▶ **Given passage**
----
Redesigning Business Applications: Challenges and Scope
What is a Business Application? Definition and Criticality
A business application is a software that directly supports a critical business process : sales management, customer relationship management, financial steering, production management, asset tracking, etc. It differs from 'support' tools (email, office suites) due to its direct impact on operational performance.
In other words, it is a strategic asset, and its modernization is therefore a governance decision.
Every business application is used daily by dozens, sometimes hundreds, of employees; it centralizes critical data accumulated over several years; and any unavailability immediately translates into a measurable business cost.
Why Redesign? Warning Signs Not to Ignore
The signs indicating that a redesign is no longer optional fall into several categories. From a technical perspective, technologies are reaching end-of-life, maintenance costs are consuming an increasing portion of the IT budget, and the skills required to maintain these systems are becoming scarce in the market.
Next, from a functional standpoint, the application can no longer evolve: in environments heavily constrained by technical debt, development times can be measured in months.
Regarding security, vulnerabilities can no longer be patched, and GDPR compliance GDPR becomes difficult to demonstrate, and access traceability is lacking.
Finally, from a business perspective, your competitors gain agility while your processes remain stagnant.
The longer you wait, the more technical debt accumulates, and the more costly and risky a future overhaul will be. What is still manageable today could become uncontrollable in three years.
Rebuild, refactoring, replacement: which to choose?
When faced with an obsolete application, three options are available, and they don't all carry the same cost or risk level:
- The refactoring involves progressively improving existing code without changing its overall architecture. It's the right choice when the application is still technically viable but has targeted weaknesses.
- The rebuild involves a complete reconstruction, often with a change in technology.
- The replacement involves abandoning custom development in favor of a mature market solution, such as Dynamics 365.
The decision matrix can, for example, be formulated as follows: if 80% of your needs correspond to a standard process that a solution like Dynamics 365 Sales natively covers, then replacement is economically rational.
If your core business relies on very specific processes that no standard solution faithfully replicates, a custom redevelopment (potentially with Power Platform) remains the right option.
Keep in mind that redevelopment is not always the answer : the decision must be guided by actual business value, not by technical preference.

Major challenges of a redevelopment
Ensuring operational continuity during the transition
The so-called 'big bang' strategy (cutting off the old system, activating the new one) presents a generally unacceptable level of risk for critical applications. Instead, we recommend the phased migration which means starting by having both systems coexist, migrating users in successive waves, and deactivating the old one only when the stability of the new one is confirmed.
----
▶ **Given data**
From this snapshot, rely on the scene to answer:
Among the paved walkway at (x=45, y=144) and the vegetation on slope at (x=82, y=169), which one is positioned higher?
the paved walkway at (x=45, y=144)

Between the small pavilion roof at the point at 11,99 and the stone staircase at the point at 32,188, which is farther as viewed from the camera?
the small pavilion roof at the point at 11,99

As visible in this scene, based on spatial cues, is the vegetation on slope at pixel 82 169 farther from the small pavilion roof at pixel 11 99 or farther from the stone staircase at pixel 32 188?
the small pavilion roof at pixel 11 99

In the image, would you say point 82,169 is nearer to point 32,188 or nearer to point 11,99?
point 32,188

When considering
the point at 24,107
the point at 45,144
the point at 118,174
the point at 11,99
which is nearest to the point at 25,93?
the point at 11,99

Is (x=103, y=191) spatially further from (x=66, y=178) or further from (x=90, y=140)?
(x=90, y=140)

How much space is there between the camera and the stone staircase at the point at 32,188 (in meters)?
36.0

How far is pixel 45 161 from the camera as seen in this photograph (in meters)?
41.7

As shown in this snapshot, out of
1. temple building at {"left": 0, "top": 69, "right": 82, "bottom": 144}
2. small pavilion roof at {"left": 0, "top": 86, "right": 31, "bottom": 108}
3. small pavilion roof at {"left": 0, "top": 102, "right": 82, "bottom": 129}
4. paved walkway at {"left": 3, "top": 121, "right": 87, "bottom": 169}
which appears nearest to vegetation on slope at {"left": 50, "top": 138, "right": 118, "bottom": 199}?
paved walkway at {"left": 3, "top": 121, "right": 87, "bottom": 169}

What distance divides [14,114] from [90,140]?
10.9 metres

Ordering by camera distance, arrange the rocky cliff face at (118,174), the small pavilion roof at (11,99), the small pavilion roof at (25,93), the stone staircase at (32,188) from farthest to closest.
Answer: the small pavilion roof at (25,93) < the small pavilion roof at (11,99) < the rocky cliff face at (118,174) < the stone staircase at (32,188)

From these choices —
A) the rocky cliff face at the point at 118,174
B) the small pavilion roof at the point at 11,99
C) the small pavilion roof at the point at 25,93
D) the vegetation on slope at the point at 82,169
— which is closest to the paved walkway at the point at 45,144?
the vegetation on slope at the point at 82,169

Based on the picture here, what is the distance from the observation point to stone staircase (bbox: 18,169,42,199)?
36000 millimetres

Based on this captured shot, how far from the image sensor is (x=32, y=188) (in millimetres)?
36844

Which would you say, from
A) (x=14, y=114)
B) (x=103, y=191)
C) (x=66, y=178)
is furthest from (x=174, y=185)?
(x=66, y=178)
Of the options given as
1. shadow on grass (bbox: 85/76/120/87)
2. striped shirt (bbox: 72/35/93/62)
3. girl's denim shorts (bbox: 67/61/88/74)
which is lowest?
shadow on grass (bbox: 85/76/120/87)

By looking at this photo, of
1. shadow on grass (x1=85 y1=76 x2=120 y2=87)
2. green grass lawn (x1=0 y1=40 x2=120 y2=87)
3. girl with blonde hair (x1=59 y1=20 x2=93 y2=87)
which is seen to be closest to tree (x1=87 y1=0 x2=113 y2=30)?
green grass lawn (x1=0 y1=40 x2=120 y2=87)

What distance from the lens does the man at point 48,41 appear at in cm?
----
▶ **What to produce**
Write out the part of the passage on redesigning business applications starting at "Regarding security, vulnerabilities" and ending at "has targeted weaknesses.", word for word. The entries play no part in what comes next.

▶ **In response**
Regarding security, vulnerabilities can no longer be patched, and GDPR compliance GDPR becomes difficult to demonstrate, and access traceability is lacking.
Finally, from a business perspective, your competitors gain agility while your processes remain stagnant.
The longer you wait, the more technical debt accumulates, and the more costly and risky a future overhaul will be. What is still manageable today could become uncontrollable in three years.
Rebuild, refactoring, replacement: which to choose?
When faced with an obsolete application, three options are available, and they don't all carry the same cost or risk level:
- The refactoring involves progressively improving existing code without changing its overall architecture. It's the right choice when the application is still technically viable but has targeted weaknesses.